[ENTRIES SHOWN]:
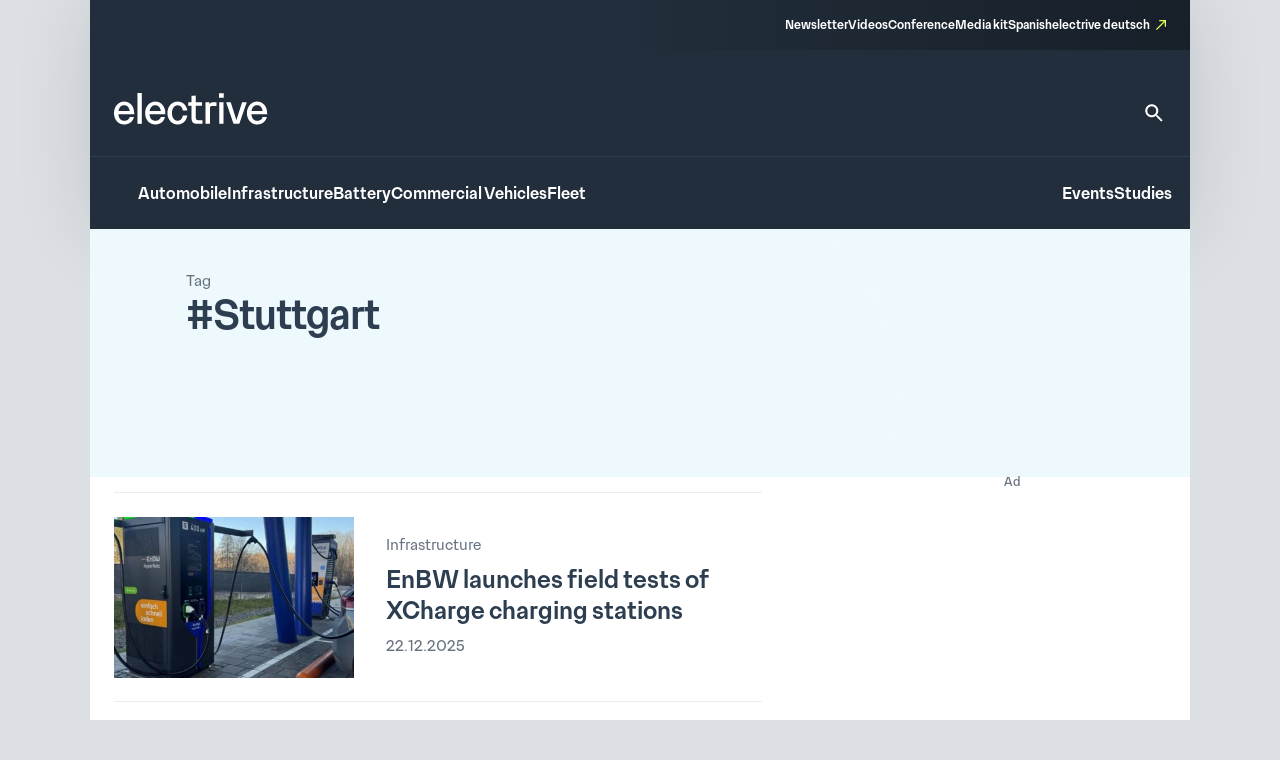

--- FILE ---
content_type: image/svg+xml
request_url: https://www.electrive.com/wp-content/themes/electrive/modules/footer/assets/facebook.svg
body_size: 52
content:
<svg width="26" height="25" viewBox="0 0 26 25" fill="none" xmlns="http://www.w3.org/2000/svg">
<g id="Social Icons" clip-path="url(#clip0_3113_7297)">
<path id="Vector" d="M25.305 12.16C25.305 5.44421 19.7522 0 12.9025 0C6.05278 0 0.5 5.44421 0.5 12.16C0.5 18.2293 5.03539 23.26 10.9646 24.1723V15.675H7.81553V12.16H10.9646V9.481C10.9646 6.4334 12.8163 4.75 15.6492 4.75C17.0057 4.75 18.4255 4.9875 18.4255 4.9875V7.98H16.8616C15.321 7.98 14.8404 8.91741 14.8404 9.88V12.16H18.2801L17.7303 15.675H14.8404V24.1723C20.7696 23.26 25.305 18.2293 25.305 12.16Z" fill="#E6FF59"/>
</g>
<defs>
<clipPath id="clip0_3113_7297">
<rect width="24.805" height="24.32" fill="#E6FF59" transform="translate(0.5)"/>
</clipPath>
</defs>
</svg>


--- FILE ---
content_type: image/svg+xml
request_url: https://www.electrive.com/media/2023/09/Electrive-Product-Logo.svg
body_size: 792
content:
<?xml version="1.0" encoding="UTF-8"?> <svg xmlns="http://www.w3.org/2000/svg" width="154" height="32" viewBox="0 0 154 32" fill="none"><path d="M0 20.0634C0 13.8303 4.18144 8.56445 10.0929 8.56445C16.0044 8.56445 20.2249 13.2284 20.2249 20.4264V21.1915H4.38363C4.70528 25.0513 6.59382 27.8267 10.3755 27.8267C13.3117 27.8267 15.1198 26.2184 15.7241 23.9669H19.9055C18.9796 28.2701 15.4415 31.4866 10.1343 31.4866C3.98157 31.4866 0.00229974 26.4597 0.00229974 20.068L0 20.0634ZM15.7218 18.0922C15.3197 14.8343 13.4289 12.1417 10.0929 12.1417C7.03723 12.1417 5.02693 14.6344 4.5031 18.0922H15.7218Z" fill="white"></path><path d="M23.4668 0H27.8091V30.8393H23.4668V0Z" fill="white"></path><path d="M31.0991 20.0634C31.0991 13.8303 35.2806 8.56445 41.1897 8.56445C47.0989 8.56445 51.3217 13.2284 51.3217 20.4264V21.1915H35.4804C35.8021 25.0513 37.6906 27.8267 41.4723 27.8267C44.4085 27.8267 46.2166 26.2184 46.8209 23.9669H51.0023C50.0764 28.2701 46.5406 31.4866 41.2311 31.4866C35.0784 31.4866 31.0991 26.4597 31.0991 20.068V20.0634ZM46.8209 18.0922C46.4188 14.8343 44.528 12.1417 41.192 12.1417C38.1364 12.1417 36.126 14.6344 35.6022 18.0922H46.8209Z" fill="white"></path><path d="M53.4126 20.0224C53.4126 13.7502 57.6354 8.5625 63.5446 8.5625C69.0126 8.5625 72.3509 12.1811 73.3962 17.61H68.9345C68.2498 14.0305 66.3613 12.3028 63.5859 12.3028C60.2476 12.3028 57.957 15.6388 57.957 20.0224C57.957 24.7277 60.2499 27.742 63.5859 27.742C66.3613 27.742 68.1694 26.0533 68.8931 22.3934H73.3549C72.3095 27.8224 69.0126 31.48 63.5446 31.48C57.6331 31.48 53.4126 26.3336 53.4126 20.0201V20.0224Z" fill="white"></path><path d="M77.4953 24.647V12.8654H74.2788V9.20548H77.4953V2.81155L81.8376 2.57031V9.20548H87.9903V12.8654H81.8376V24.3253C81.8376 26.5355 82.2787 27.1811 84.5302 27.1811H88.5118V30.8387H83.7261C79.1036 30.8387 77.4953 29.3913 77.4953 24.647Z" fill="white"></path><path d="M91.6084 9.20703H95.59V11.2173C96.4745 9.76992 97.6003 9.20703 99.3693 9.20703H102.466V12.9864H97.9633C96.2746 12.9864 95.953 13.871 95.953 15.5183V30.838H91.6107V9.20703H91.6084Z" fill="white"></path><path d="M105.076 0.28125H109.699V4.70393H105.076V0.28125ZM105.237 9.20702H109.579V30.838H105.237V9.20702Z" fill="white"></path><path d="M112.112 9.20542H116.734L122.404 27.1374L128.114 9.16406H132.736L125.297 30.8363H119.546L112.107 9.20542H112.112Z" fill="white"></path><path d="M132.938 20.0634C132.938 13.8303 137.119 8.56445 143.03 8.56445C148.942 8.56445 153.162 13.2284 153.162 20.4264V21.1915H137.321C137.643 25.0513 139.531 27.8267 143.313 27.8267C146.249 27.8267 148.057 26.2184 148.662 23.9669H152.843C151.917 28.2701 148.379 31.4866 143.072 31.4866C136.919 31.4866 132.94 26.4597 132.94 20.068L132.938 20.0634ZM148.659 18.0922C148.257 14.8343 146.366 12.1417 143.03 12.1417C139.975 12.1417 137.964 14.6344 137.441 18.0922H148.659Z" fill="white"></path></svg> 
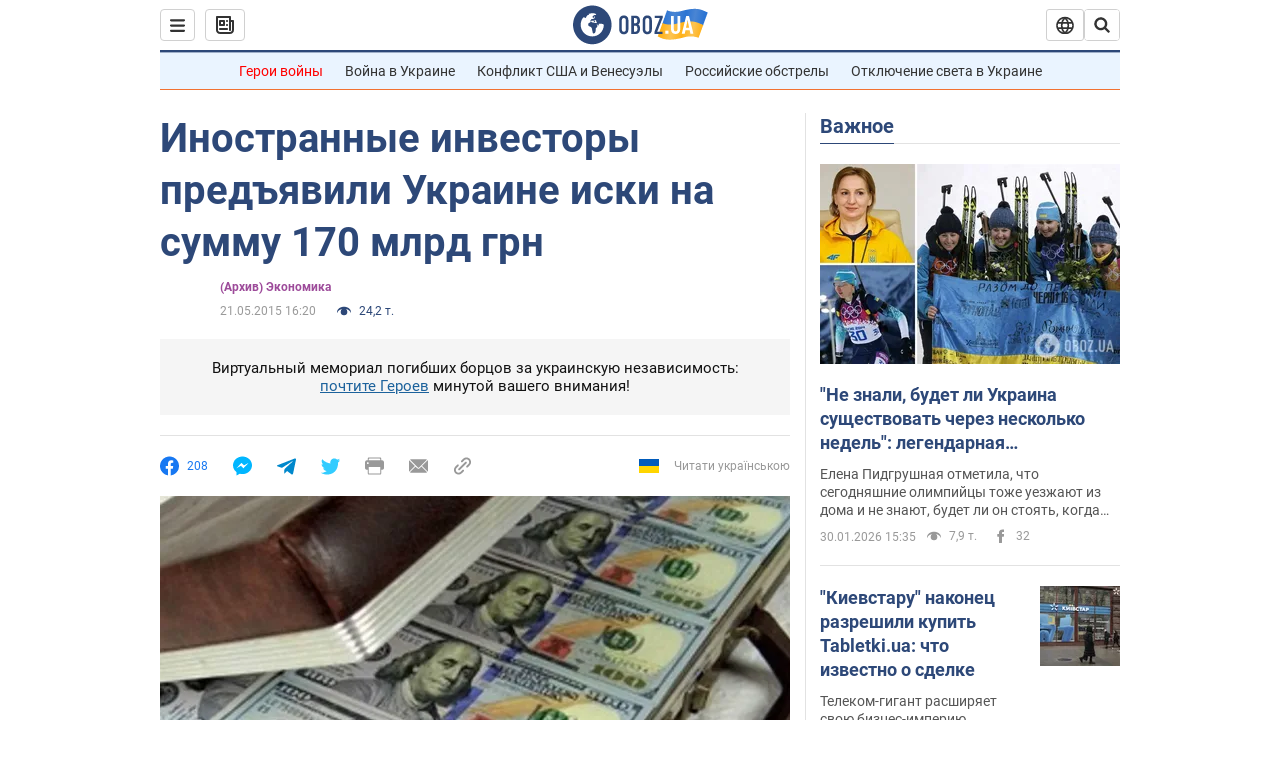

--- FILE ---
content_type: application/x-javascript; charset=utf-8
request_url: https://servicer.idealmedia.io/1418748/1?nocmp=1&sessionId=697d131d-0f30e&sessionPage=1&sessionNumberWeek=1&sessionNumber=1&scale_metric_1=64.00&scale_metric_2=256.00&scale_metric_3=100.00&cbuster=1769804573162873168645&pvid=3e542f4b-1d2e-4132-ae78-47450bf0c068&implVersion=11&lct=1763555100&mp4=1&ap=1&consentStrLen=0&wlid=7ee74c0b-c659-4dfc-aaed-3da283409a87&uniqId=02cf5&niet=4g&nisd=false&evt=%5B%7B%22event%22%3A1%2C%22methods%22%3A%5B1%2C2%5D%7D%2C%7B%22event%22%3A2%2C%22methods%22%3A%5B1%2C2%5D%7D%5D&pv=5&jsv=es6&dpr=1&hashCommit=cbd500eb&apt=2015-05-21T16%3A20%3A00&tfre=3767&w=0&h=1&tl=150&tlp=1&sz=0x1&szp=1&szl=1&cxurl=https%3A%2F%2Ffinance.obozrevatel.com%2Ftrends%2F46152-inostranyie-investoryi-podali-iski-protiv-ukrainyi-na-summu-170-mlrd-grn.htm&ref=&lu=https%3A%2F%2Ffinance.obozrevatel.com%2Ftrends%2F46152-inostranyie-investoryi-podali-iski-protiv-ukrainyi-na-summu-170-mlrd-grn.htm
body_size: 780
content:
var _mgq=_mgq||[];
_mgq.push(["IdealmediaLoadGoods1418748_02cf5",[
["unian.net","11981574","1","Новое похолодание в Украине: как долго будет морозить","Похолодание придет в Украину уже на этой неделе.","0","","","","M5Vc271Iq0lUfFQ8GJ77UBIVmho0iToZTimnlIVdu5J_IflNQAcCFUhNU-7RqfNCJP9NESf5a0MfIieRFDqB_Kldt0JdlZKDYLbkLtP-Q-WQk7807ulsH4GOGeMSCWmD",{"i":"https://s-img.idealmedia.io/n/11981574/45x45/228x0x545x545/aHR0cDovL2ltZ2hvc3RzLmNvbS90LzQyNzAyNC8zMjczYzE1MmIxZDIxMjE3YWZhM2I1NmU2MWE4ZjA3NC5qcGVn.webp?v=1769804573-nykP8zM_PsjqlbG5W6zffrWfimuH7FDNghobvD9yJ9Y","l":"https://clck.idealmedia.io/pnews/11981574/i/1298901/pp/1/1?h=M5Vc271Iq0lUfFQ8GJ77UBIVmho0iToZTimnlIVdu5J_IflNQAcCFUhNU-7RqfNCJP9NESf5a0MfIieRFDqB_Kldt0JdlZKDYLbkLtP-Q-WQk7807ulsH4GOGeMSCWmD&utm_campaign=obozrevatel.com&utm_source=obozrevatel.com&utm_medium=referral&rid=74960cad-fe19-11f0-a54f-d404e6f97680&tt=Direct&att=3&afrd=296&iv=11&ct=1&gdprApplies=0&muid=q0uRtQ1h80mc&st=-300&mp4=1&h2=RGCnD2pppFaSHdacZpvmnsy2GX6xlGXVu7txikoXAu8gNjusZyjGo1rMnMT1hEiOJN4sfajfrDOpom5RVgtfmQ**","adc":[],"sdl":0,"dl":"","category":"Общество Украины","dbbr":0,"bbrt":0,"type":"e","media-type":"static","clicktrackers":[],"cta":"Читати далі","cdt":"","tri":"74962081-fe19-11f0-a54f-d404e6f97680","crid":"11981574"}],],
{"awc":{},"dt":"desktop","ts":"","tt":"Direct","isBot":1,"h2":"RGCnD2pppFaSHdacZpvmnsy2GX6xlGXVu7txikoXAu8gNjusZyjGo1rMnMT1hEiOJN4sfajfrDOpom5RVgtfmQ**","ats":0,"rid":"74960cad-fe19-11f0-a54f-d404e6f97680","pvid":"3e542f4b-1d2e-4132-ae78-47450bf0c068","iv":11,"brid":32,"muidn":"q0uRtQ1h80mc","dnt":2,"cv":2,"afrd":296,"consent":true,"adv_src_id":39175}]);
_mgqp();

[AIM OF THE TASK]: Go through the records and gather the lines that hold "Direct".

[RESULT]:
["unian.net","11981574","1","Новое похолодание в Украине: как долго будет морозить","Похолодание придет в Украину уже на этой неделе.","0","","","","M5Vc271Iq0lUfFQ8GJ77UBIVmho0iToZTimnlIVdu5J_IflNQAcCFUhNU-7RqfNCJP9NESf5a0MfIieRFDqB_Kldt0JdlZKDYLbkLtP-Q-WQk7807ulsH4GOGeMSCWmD",{"i":"https://s-img.idealmedia.io/n/11981574/45x45/228x0x545x545/aHR0cDovL2ltZ2hvc3RzLmNvbS90LzQyNzAyNC8zMjczYzE1MmIxZDIxMjE3YWZhM2I1NmU2MWE4ZjA3NC5qcGVn.webp?v=1769804573-nykP8zM_PsjqlbG5W6zffrWfimuH7FDNghobvD9yJ9Y","l":"https://clck.idealmedia.io/pnews/11981574/i/1298901/pp/1/1?h=M5Vc271Iq0lUfFQ8GJ77UBIVmho0iToZTimnlIVdu5J_IflNQAcCFUhNU-7RqfNCJP9NESf5a0MfIieRFDqB_Kldt0JdlZKDYLbkLtP-Q-WQk7807ulsH4GOGeMSCWmD&utm_campaign=obozrevatel.com&utm_source=obozrevatel.com&utm_medium=referral&rid=74960cad-fe19-11f0-a54f-d404e6f97680&tt=Direct&att=3&afrd=296&iv=11&ct=1&gdprApplies=0&muid=q0uRtQ1h80mc&st=-300&mp4=1&h2=RGCnD2pppFaSHdacZpvmnsy2GX6xlGXVu7txikoXAu8gNjusZyjGo1rMnMT1hEiOJN4sfajfrDOpom5RVgtfmQ**","adc":[],"sdl":0,"dl":"","category":"Общество Украины","dbbr":0,"bbrt":0,"type":"e","media-type":"static","clicktrackers":[],"cta":"Читати далі","cdt":"","tri":"74962081-fe19-11f0-a54f-d404e6f97680","crid":"11981574"}],],
{"awc":{},"dt":"desktop","ts":"","tt":"Direct","isBot":1,"h2":"RGCnD2pppFaSHdacZpvmnsy2GX6xlGXVu7txikoXAu8gNjusZyjGo1rMnMT1hEiOJN4sfajfrDOpom5RVgtfmQ**","ats":0,"rid":"74960cad-fe19-11f0-a54f-d404e6f97680","pvid":"3e542f4b-1d2e-4132-ae78-47450bf0c068","iv":11,"brid":32,"muidn":"q0uRtQ1h80mc","dnt":2,"cv":2,"afrd":296,"consent":true,"adv_src_id":39175}]);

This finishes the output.